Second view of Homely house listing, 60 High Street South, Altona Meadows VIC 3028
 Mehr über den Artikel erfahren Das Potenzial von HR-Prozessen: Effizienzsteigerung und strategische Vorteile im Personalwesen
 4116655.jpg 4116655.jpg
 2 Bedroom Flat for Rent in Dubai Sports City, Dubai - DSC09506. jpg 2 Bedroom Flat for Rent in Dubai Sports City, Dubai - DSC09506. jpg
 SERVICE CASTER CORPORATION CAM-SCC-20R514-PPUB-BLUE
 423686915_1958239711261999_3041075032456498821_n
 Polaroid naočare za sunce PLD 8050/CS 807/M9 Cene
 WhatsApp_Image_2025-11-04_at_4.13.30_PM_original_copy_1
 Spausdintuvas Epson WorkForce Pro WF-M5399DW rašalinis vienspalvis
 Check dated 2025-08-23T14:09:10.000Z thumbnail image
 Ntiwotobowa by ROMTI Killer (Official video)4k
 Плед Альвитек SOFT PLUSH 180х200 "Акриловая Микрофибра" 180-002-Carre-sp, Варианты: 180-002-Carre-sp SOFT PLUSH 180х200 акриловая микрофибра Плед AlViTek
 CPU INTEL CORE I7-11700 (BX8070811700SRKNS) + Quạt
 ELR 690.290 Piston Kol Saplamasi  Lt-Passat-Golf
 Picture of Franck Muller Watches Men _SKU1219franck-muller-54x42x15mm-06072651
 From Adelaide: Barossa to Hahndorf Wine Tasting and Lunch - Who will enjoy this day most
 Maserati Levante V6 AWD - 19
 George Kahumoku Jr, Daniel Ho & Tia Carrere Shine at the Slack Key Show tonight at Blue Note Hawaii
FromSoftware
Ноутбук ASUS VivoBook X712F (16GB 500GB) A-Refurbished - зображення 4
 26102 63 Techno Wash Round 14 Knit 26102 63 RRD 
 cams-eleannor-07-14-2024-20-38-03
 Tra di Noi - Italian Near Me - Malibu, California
══════
How to complete this task:
Line by line, please copy the records above exactly.

Finished task:
Second view of Homely house listing, 60 High Street South, Altona Meadows VIC 3028
 Mehr über den Artikel erfahren Das Potenzial von HR-Prozessen: Effizienzsteigerung und strategische Vorteile im Personalwesen
 4116655.jpg 4116655.jpg
 2 Bedroom Flat for Rent in Dubai Sports City, Dubai - DSC09506. jpg 2 Bedroom Flat for Rent in Dubai Sports City, Dubai - DSC09506. jpg
 SERVICE CASTER CORPORATION CAM-SCC-20R514-PPUB-BLUE
 423686915_1958239711261999_3041075032456498821_n
 Polaroid naočare za sunce PLD 8050/CS 807/M9 Cene
 WhatsApp_Image_2025-11-04_at_4.13.30_PM_original_copy_1
 Spausdintuvas Epson WorkForce Pro WF-M5399DW rašalinis vienspalvis
 Check dated 2025-08-23T14:09:10.000Z thumbnail image
 Ntiwotobowa by ROMTI Killer (Official video)4k
 Плед Альвитек SOFT PLUSH 180х200 "Акриловая Микрофибра" 180-002-Carre-sp, Варианты: 180-002-Carre-sp SOFT PLUSH 180х200 акриловая микрофибра Плед AlViTek
 CPU INTEL CORE I7-11700 (BX8070811700SRKNS) + Quạt
 ELR 690.290 Piston Kol Saplamasi  Lt-Passat-Golf
 Picture of Franck Muller Watches Men _SKU1219franck-muller-54x42x15mm-06072651
 From Adelaide: Barossa to Hahndorf Wine Tasting and Lunch - Who will enjoy this day most
 Maserati Levante V6 AWD - 19
 George Kahumoku Jr, Daniel Ho & Tia Carrere Shine at the Slack Key Show tonight at Blue Note Hawaii
FromSoftware
Ноутбук ASUS VivoBook X712F (16GB 500GB) A-Refurbished - зображення 4
 26102 63 Techno Wash Round 14 Knit 26102 63 RRD 
 cams-eleannor-07-14-2024-20-38-03
 Tra di Noi - Italian Near Me - Malibu, California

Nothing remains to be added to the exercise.